Lebih lagi, ketika analis, seperti dikutip CNBC, menanyakan langkah turunan dari target itu, eksekutif Uber tak menjelaskan detail langkah-langkah yang akan dilakukan. Mereka malah mengatakan semua itu masih dalam perencanaan. Uber hanya menyebutkan mereka tengah berinvestasi di scooter dan pengiriman barang.
Ketika ditanya level keuntungan yang ditargetkan, kembali eksekutif Uber juga tak menyebut angka. Mereka hanya mengatakan biaya-biaya yang tak terkait langsung dengan biaya layanan (overhead) akan dipangkas dan makin mengecil. Biaya untuk asuransi juga akan makin mengecil.
Tidak mengherankan apabila setelah pengumuman laporan keuangan triwulan ketiga itu, analis meminta para pemegang saham Uber untuk memantau secara cermat pergerakan saham dan aksi korporasi yang dilakukan usaha rintisan ini. Mereka juga mulai ragu dengan jalan untuk mencapai keuntungan yang akan diambil oleh Uber.
REUTERS/SHANNON STAPLETON
Logo Uber terpasang di kaca sebuah mobil di New York, AS, 12 April 2019.

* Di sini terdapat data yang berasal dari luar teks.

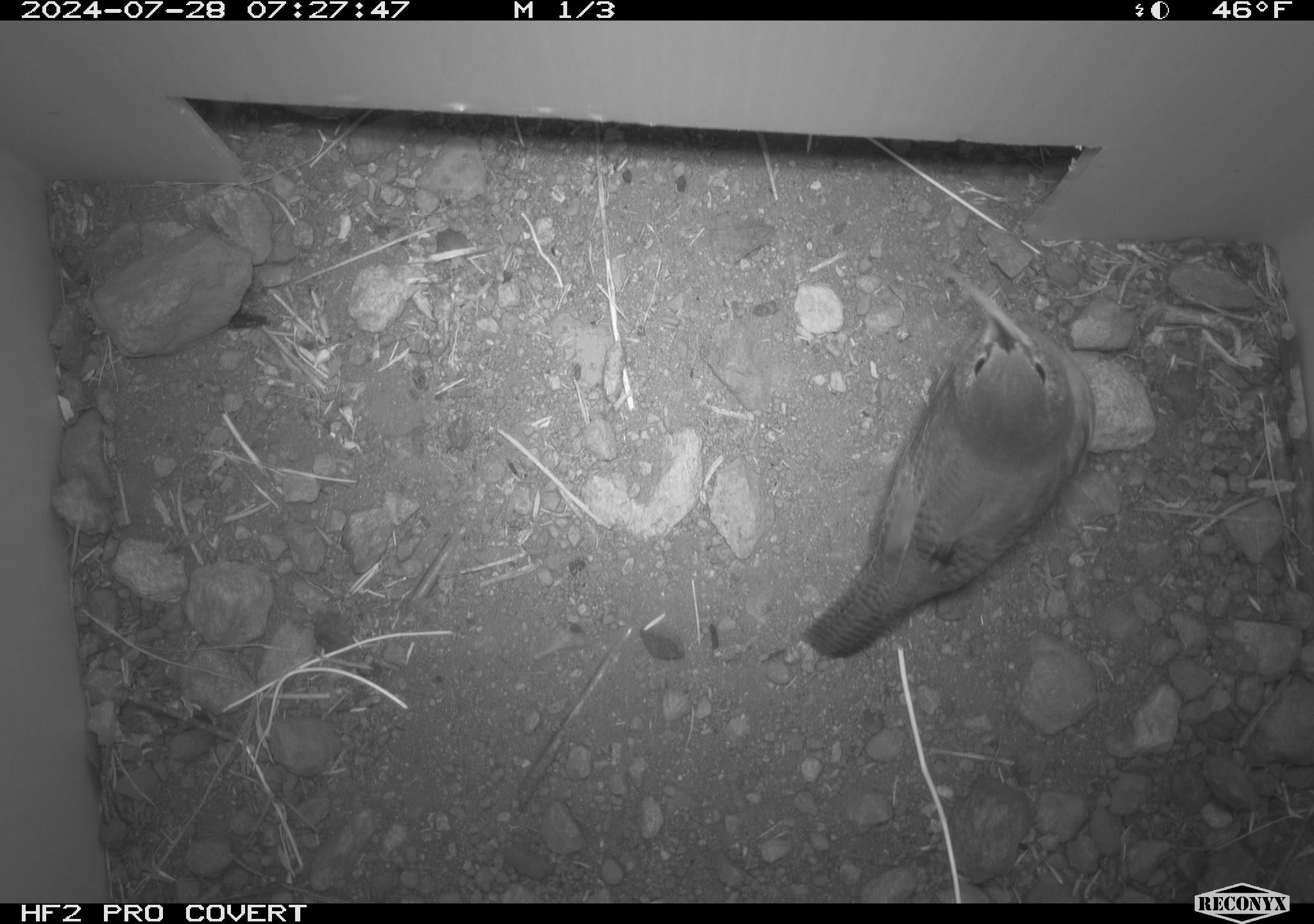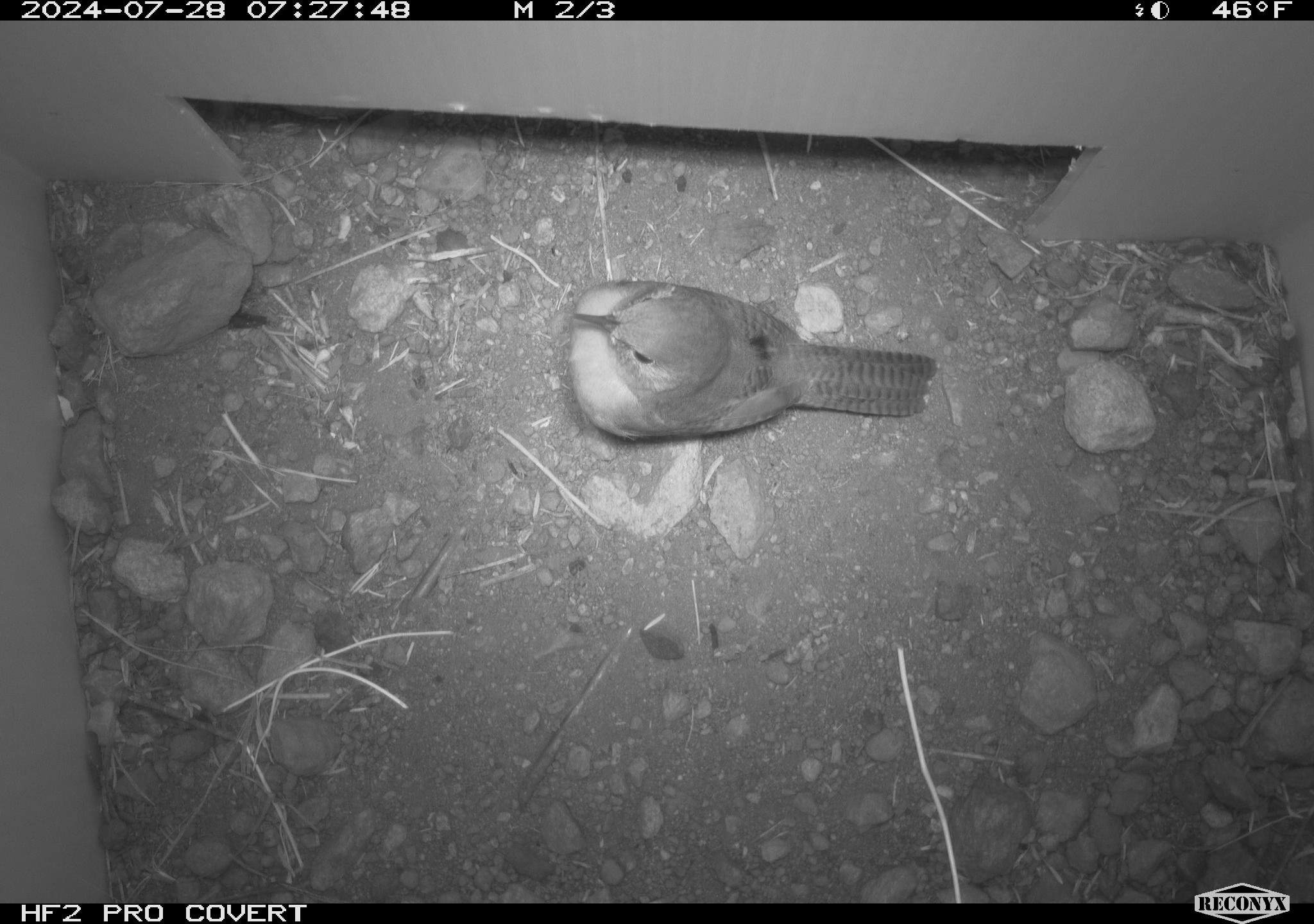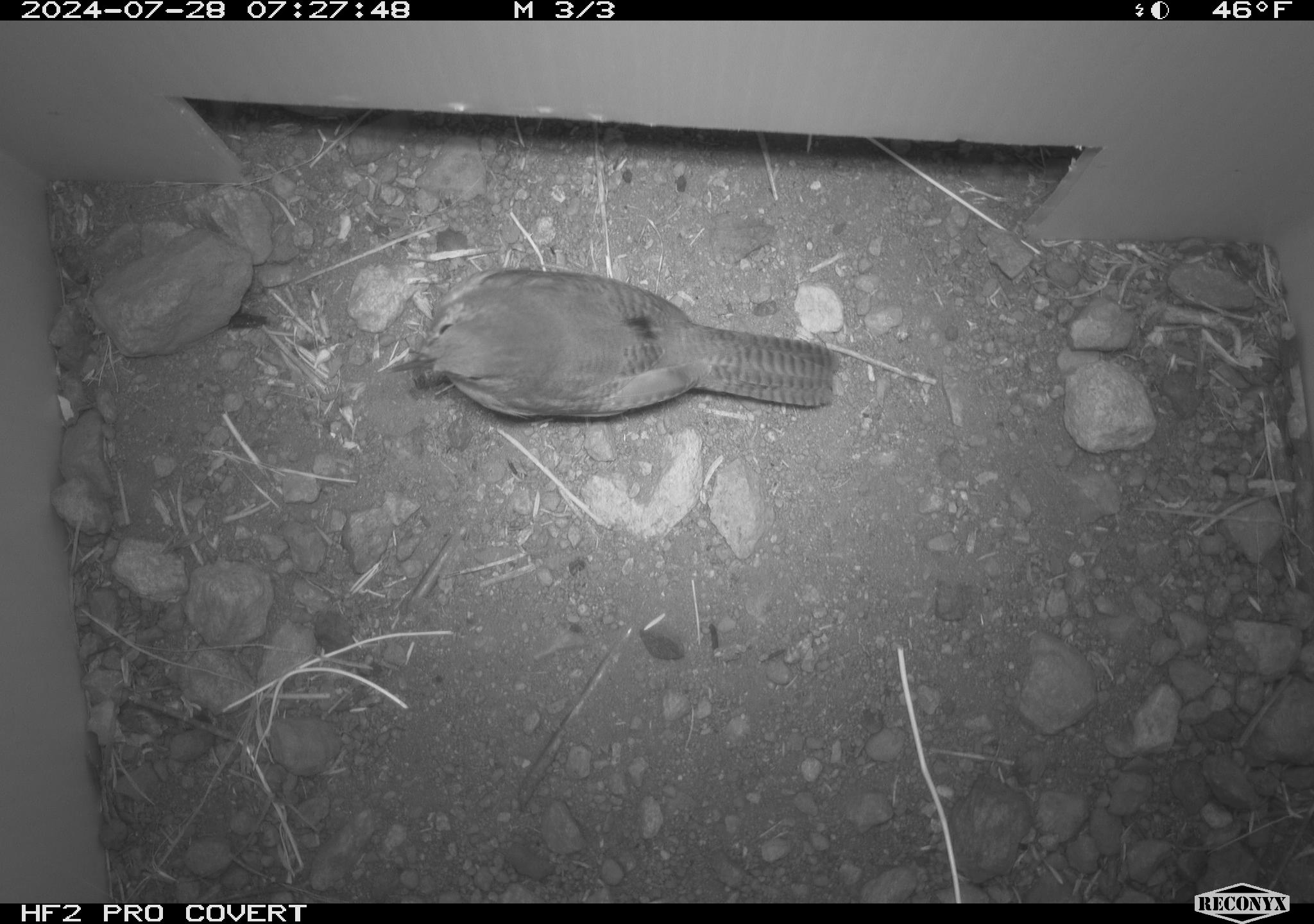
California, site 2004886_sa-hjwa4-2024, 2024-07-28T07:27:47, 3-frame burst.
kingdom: Animalia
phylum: Chordata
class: Aves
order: Passeriformes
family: Troglodytidae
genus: Troglodytes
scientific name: Troglodytes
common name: house wrens, winter wrens, and allies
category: troglodytes species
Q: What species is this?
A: Troglodytes species (house wrens, winter wrens, and allies) (Troglodytes).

Belum ada tanda-tanda bahwa perusahaan ini memilih jalan yang benderang untuk menghasilkan keuntungan. Sekitar 90 persen mereka yang memegang saham Uber telah memosisikan menjual saham itu. Mereka juga memosisikan penjualan saham mereka tak mungkin bisa dilakukan dalam satu hari.
Kita masih menunggu rencana-rencana Uber. Aksi korporasi mereka sangat menentukan nasib usaha rintisan di bidang transportasi daring lainnya di berbagai negara. Mereka akan melihat langkah penyelamatan itu karena usaha rintisan di berbagai negara juga terjepit dalam masalah yang sama, yakni belum bisa meraih keuntungan karena terjepit dengan strategi ”bakar uang”.
Langkah mereka tentunya juga akan memperbaiki citra usaha rintisan lainnya yang didanai SoftBank karena publik mengaitkan Uber dan WeWork sebagai patron dalam investasi yang dilakukan SoftBank. Kecurigaan tentang valuasi yang dibesar-besarkan mungkin juga akan hilang begitu Uber bisa selamat dari kerugian yang mendalam.